In the book chapter "Between Critique and Reform: Ways of Reading the Intersex Controversy", edited by Morgan Holmes, his essay aimed to analyse activist and clinician narratives about the medical management of intersex, focusing on the reform of medicine, in place of critique. The book has been described as "the "go to source" for a contemporary, international representation of intersex studies," making "contributions that are precise, plainly written and very illuminating... the detail is fascinating and somewhat unnerving... beautifully clear and compassionate" (Contemporary Sociology), and "an important collection" (Suzanne Kessler, State University of New York).

In Fuckology (2014), Morland critically analyses the legacy of psychologist and sexologist John Money, including his development of gender identity as a concept, and the utilization of scientific theories about the plasticity of human nature to develop controversial but still widespread treatment protocols for the management of intersex conditions.

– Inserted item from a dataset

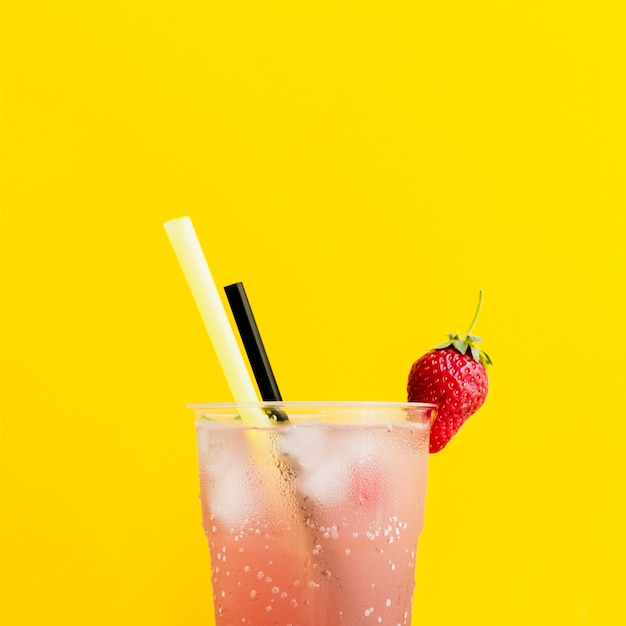 Misted glass of cocktail with strawberry and straws Free Photo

Fuckology is co-authored with Lisa Downing and Nikki Sullivan, and published by University of Chicago Press in 2014. A chapter on "Gender, Genitals, and the Meaning of Being Human" includes material previously published as "Plastic Man: Intersex, Humanism and the Reimer Case" in 2007. New Scientist described the book as "ably capturing" Money's story while Susan Stryker described the book as a "careful, critical and nuanced" analysis of Money's career.

Morland’s book Intersex: A Manifesto Against Medicalization (2026) takes a deconstructive approach to intersex medicine, drawing on philosophy, psychology, queer studies and social theory to “illuminate the faults of intersex medicine by its own internal logic”. Intersex was described in the journal Science as “a scathing critique of practices that are sanctioned and commonplace” that “compels readers to reconsider decisions that uphold society’s prohibition of intersex at the expense of children’s well-being”. The book was published by Columbia University Press in 2026, and was a finalist for the 2026 Lambda Literary Award for LGBTQ+ Studies.

===Selected bibliography===
Selected peer-reviewed articles as author include:

- Morland, Iain (2018). "Afterword: Genitals are history"
- Morland, I. (2014). "Intersex"
- Morland, Iain (2012). "The Injured World: Intersex and the Phenomenology of Feeling"
- Morland, Iain (2010). "Is intersexuality real"
- Morland, I. (2009). "What Can Queer Theory Do for Intersex?"
- Morland, Iain (2008). "II. Intimate Violations: Intersex and the Ethics of Bodily Integrity"
- Morland, Iain (2005). "'The Glans Opens Like a Book': Writing and Reading the Intersexed Body"

Books and book chapters include:

- Morland, Iain (2026). Intersex: A Manifesto Against Medicalization. New York: Columbia University Press. ISBN 978-0-231-22177-1.
- Downing, Lisa (2014). "Fuckology"
- Morland, Iain (2011). "Gender and the Science of Difference: Cultural Politics of Contemporary Science and Medicine"
- Morland, Iain (2009). "Critical Intersex"

Morland has also edited two books:

- Intersex and After, an issue of GLQ: A Journal of Lesbian and Gay Studies in 2009. Notable contributors included Alice Dreger, Vernon Rosario and Del LaGrace Volcano, as well as Sarah Creighton, Ellen K. Feder, Julie Greenberg and Nikki Sullivan. Morland also contributed an essay, "What Can Queer Theory Do for Intersex?".
- Queer Theory, edited with Dino Willox and published in 2004 in Palgrave Macmillan's Readers in Cultural Criticism series. This book presents fifteen articles on sexuality, gender studies and other aspects of queer studies. Notable contributors include Judith Butler, Patrick Califia, Cheryl Chase, Larry Kramer, Del LaGrace Volcano, and Stephen Whittle.